Mittwoch, 12. November 2014

Der Ozean am Ende der Straße

Neil Gaiman ist mit diesem Buch etwas gelungen, das nicht viele AutorInnen schaffen: Eine auf den ersten Blick kleine Geschichte zu schreiben, unter der eine sehr viel größere liegt, wenn man sich ihr öffnet. Genauso, wie in einem Teich ein ganzer Ozean verborgen sein kann.

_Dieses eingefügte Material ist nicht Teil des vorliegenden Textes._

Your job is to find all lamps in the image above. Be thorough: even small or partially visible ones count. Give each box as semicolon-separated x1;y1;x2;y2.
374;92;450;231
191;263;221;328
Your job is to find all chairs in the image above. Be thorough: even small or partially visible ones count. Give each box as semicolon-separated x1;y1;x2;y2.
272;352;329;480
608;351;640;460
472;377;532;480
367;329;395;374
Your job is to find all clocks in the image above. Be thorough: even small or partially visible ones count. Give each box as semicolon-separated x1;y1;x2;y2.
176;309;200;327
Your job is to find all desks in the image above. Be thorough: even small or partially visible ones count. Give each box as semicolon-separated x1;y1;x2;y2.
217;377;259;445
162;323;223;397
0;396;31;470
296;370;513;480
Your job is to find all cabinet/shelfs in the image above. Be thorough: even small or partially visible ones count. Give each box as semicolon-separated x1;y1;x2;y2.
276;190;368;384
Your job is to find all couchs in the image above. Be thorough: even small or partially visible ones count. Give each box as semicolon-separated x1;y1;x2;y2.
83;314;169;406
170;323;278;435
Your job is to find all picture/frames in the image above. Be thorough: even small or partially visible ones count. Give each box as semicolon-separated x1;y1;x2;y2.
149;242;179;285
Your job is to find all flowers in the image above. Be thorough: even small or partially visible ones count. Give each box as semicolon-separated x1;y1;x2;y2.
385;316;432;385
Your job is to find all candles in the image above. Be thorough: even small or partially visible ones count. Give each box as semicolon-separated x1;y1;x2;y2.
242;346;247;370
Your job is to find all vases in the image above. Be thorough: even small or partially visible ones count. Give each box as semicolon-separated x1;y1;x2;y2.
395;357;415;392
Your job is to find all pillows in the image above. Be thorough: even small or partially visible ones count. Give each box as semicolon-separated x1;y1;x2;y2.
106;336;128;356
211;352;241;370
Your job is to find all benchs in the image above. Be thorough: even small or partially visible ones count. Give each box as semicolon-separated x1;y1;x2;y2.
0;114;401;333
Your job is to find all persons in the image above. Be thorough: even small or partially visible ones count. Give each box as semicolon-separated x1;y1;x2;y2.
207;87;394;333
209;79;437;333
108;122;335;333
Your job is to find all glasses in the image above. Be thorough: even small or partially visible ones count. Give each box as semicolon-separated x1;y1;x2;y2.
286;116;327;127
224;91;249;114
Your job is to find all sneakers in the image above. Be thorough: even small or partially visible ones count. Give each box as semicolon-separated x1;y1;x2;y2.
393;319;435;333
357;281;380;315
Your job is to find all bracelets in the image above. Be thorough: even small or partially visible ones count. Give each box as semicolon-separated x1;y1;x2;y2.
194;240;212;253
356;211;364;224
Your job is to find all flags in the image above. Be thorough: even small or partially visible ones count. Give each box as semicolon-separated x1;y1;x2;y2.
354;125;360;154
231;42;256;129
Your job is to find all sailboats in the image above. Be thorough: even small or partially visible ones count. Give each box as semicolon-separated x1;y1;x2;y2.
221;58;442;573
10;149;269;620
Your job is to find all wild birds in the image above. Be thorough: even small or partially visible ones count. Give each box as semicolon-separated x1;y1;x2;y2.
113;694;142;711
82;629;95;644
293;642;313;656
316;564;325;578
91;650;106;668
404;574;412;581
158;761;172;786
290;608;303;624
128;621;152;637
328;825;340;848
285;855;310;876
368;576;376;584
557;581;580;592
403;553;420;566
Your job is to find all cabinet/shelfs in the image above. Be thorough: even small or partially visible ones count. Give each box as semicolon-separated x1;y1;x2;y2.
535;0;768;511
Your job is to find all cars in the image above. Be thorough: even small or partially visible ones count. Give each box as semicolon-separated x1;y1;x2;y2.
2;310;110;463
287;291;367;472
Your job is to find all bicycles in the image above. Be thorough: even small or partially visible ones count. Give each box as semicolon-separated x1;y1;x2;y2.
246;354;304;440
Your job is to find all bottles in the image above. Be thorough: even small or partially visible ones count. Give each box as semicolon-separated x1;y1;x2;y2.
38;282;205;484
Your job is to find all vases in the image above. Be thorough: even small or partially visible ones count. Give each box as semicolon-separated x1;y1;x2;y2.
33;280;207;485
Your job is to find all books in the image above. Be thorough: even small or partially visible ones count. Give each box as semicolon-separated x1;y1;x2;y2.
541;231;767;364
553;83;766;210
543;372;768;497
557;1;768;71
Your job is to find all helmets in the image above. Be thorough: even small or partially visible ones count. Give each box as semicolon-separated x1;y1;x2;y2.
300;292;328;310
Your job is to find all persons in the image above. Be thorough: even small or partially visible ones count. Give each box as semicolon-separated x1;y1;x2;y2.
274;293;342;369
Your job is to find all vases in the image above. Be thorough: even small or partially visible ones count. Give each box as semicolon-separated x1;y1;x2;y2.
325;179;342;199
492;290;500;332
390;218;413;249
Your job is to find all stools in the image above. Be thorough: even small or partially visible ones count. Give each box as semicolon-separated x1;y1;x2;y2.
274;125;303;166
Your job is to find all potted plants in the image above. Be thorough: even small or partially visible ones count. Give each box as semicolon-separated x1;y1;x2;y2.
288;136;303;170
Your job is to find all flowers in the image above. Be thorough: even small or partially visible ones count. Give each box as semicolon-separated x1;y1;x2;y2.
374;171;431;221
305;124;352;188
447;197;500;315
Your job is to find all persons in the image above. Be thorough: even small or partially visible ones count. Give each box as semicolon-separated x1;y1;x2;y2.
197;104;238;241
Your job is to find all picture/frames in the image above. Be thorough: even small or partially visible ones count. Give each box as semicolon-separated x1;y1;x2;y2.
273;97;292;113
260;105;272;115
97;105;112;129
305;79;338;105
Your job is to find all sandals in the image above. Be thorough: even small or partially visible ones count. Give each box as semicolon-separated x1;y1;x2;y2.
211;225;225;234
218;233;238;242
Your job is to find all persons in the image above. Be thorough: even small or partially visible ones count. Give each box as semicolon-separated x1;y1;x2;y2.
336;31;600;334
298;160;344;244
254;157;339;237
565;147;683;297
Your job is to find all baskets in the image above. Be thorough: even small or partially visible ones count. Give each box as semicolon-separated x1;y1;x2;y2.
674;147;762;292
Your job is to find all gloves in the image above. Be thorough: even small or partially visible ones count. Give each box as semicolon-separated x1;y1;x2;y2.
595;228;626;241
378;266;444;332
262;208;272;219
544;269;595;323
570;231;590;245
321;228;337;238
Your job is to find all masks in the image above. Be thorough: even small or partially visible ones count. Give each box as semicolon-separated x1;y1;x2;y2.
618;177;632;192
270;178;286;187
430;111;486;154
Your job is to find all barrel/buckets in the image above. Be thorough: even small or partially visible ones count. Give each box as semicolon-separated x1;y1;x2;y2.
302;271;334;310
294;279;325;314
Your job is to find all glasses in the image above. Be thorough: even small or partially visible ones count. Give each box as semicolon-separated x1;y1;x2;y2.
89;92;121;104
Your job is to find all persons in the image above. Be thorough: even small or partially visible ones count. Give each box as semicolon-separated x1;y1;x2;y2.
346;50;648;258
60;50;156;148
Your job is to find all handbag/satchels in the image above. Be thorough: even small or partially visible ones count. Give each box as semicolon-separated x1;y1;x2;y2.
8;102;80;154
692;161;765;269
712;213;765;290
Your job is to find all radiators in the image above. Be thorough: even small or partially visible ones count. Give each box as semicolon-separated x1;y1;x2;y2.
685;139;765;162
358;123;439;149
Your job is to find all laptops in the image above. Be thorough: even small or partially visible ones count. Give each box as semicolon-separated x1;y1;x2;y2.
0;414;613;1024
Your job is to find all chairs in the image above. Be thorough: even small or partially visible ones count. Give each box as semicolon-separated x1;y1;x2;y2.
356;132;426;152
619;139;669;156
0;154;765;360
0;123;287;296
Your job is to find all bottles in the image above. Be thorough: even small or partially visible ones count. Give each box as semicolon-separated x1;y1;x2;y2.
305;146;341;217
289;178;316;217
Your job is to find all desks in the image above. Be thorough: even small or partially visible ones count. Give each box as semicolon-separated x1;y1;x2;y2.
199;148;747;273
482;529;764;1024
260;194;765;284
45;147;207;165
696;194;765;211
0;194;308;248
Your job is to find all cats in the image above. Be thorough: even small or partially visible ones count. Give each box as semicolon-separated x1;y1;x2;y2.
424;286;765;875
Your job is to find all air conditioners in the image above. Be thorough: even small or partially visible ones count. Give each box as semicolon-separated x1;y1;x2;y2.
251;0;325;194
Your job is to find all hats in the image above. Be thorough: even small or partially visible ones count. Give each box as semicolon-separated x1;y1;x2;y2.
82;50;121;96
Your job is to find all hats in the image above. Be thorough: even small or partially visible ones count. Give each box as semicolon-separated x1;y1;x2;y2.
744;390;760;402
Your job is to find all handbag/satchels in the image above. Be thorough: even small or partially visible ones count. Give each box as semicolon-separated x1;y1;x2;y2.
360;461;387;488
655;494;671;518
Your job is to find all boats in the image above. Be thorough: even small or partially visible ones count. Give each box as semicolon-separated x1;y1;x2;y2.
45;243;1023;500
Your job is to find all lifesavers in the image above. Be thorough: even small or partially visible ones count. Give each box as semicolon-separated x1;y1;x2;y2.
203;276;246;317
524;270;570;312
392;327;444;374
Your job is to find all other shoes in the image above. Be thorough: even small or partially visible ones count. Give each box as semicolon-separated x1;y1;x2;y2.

Zum Inhalt kann und will ich nicht viel sagen, denn ich glaube, dass jeder in diesem Buch etwas anderes findet, denn jede LeserIn steuert etwas anderes, eigenes bei. Aber zu finden gibt es definitiv viel. Viele Wahrheiten übers Erwachsenwerden, übers Nichterwachsenwerden, über Freundschaft und Vertrauen, über die Kraft der Fantasie, über Monster und was sie mit und aus uns machen können, über Selbstfindung und Verluste, über … ach, lest es einfach und lasst euch überraschen, was ihr darin finden werdet. Es lohnt sich!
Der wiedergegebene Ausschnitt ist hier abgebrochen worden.